The bank will hold on to the title until the loan is repaid. This, it is envisaged, will stimulate land owners to take up titles and thus benefit from security of tenure, as well as enhance their possibility of obtaining finance (loans) to propel development activities.
This is a commendable initiative by the government, for, much as many people hold land without an official certificate of title, modern day land administration envisages that land would be titled and registered.
The government needs also to widen its tax collection base.
Given the irregularity and congestion found in informal settlements, it may be tempting to focus on titling, leaving aside issues of land use planning, at individual and neighbourhood levels. Many properties in unplanned areas cannot be accessed by motor vehicles. One’s front verandah may be facing another person’s toilet!
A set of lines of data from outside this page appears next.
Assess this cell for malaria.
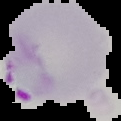
Parasitized.

Summary:
  - Image size: 121×121 pixels
  - Preparation: thin blood film
  - Image type: segmented cell region on a black background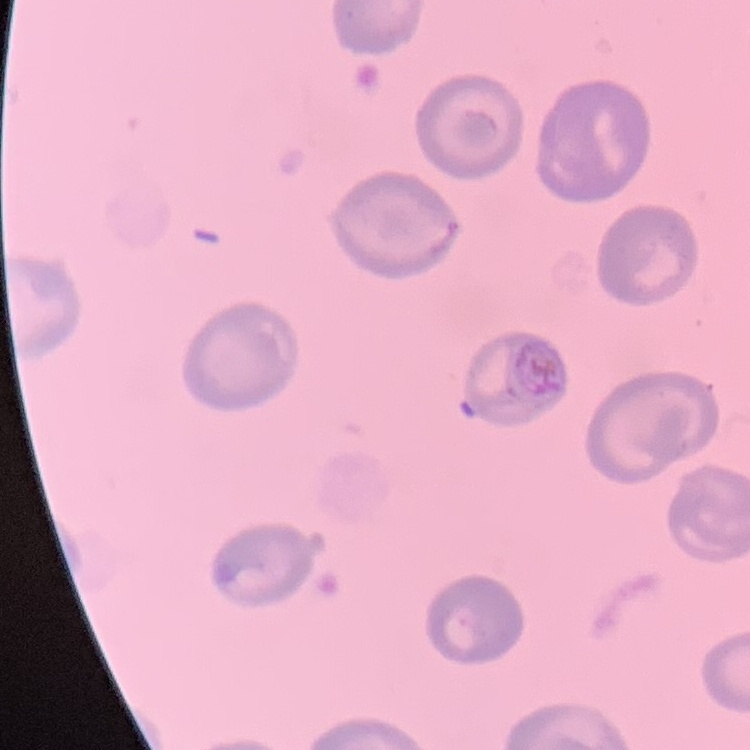

erythrocyte_morphology: no rouleaux formation
stain: Field's or Giemsa
image_type: square crop of a larger photomicrograph
preparation: thin peripheral smear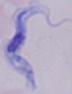
Summary:
  - Magnification: 1000x
  - Identification: trypanosome
  - Modality: photomicrograph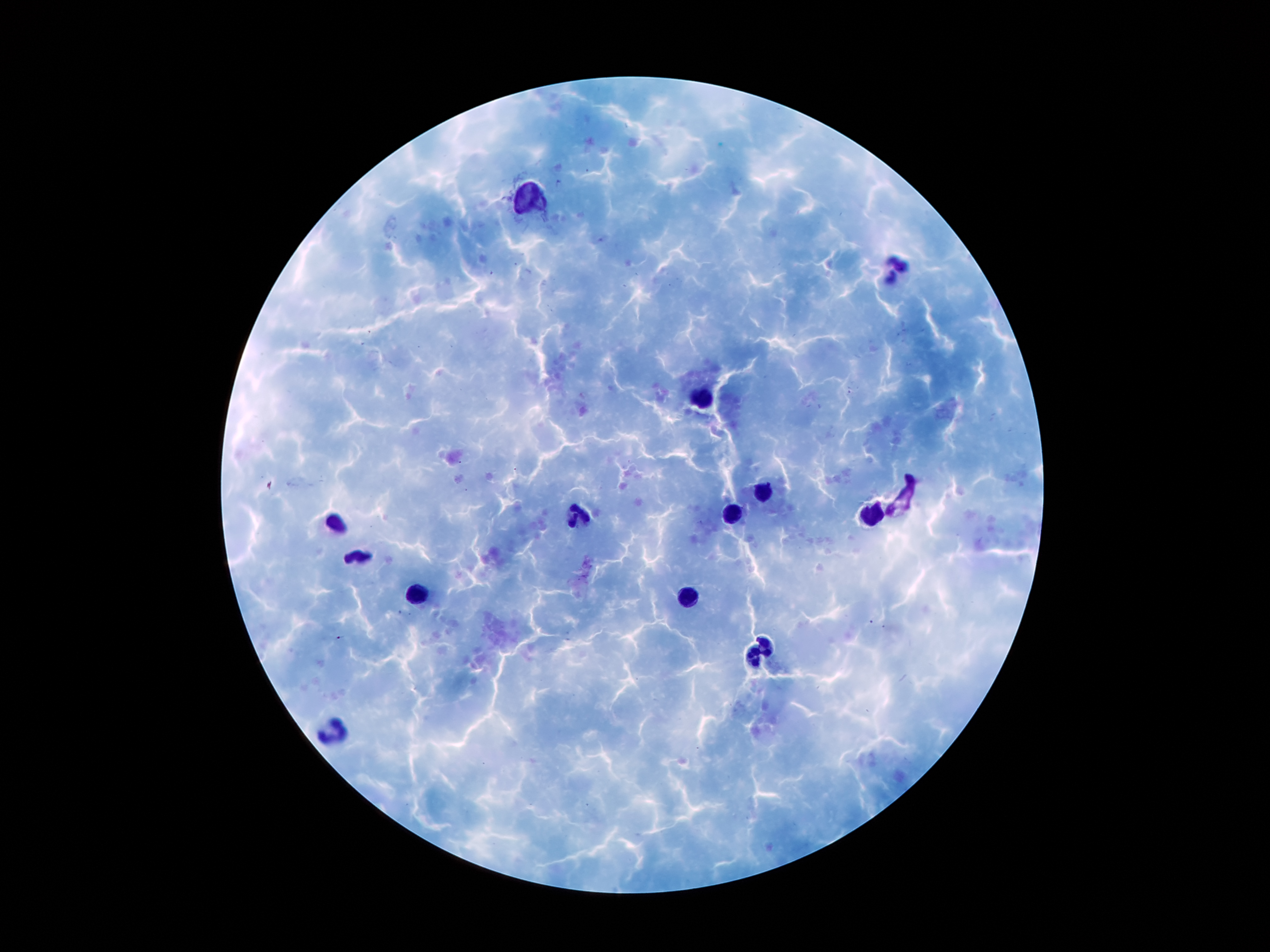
It is therefore important that some minimum land use planning standards be applied to these areas. In other words, titling must be done on the basis of an underlying land use plan. The standard land use planning regulations may be impossible to enforce without extensive demolitions but some minimum is required eg vehicular access to all properties in an area designated for titling.
The standard size for roads cannot be achieved, but there is need to define the minimum, that a road in an informal settlement should be.
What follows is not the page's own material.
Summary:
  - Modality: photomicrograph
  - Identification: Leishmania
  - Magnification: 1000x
If plots are titled without conformation to some land use standards, the usefulness of the title may diminish since the value of inaccessible land is low and financiers will find it risky to use an inaccessible piece of land as collateral for a loan.
Past experience has it that property owners in informal settlements are wary of being disturbed; for example few are willing to cede part of their land for public uses such as roads. In the case of the Makongo area, for example, it was not possible to make meaningful changes to land lots to make room for standard roads. Whatever was existing was taken as the norm.
The government, therefore needs to have legal powers to carry out some form of land regularisation.
Fortunately, such powers exist, in both the Land Act 1999, as well as in the Urban Planning Act 2007. These powers could be used to declare an earmarked area to be a regularisation area.
After that, and working with communities, a land use plan could be developed, accommodating as far as possible, the basic requirements of property owners, the minimum requirement being that each property fronts a road.
This will almost certainly involve changes to the size and orientation of the various land lots.
Systematic titling - i.e.: covering each and every property in a declared area - can then be undertaken.
The government may also think of how the private sector can assist. For years, this private sector has been struggling to carry out regularisation and surveying of land in informal settlements, collaborating with local government authorities and communities themselves, but the going has always been tough. There are many lessons to draw from this past experience.
Successful achievement of this initiative can be envisaged, in a framework of good land governance, where there is maximum cooperation between the central government, local government authorities, communities, NGOs and the private sector.
That way, the incidence of informal settlements in urban areas may fond a long-term solution.